Le journaliste et rédacteur en chef Yang Ying a été un champion des histoires négligées et des plateformes qui les hébergent. Elle a réussi à construire une carrière réussie malgré des cycles de revers et de renaissance : ancienne journaliste d’un hebdomadaire économique, elle a quitté ce magazine en 2014 après être devenue insatisfaite des médias conventionnels. Avec quelques autres éditeurs, elle a lancé un média numérique populaire dont le nom se traduit par Curiosity Daily qui couvrait des sujets comme le Shanghai Pride Parade, un Texan qui a emménagé dans une benne à ordures pendant un an pour explorer la vie durable et le travail de l’auteur japonais. Hirokazu Kore-eda, qui a dit un jour que les créateurs devaient tenir à distance l’influence de l’État.
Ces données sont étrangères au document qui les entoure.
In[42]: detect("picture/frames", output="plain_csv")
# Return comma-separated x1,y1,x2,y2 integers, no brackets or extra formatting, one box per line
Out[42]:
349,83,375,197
Après que les autorités ont suspendu le point de vente à deux reprises pour « avoir illégalement constitué une équipe de collecte et de rédaction de nouvelles », la société s’est dissoute en 2019. Yang a persisté, suite à ce projet avec un magazine numérique appelé Xiaoniao, ou Little Birds, dans lequel elle a publié des écrits littéraires sur des sujets. qui ne pouvait plus être exploré dans le journalisme. « La littérature est notre dernier refuge », m’a dit Yang.

« Dans les histoires, les gens peuvent communiquer entre eux », m’a dit Zhang Jieping, un journaliste devenu entrepreneur dans les médias et fondateur de la communauté Zaichang, ou « On the Scene ». «Leurs joies et leur tristesse deviennent relatables. Avec les médias d’aujourd’hui, il est de plus en plus difficile d’y parvenir. Alors que les institutions de journalisme s’effondraient, Zhang a construit Zaichang pour créer une communauté et une échelle permettant aux aspirants journalistes d’apprendre à raconter de telles histoires. Des éditeurs comme Yang et Zhang veulent corriger ce manque de connexion en normalisant ce que Yang a appelé le « désordre quotidien » – des sujets que l’État considère comme contre-productifs, comme la disparition de villages traditionnels et le diagnostic croissant d’anxiété à la suite de catastrophes. Dans la Chine de Xi, cependant, publier ce travail signifie courtiser une attention non désirée. Pendant le verrouillage de Covid à Shanghai, Xiaoniao a publié une édition spéciale qui rassemblait des histoires vraies obsédantes, dont une sur une jeune femme qui a contourné les règles pour traverser la ville pour voir son père gravement malade. Bientôt, Yang a été traitée au thé par sa police locale. Apparemment submergés de rendez-vous pour le thé, ils lui ont demandé de supprimer tout le numéro de l’application mobile de la publication. Elle s’est conformée.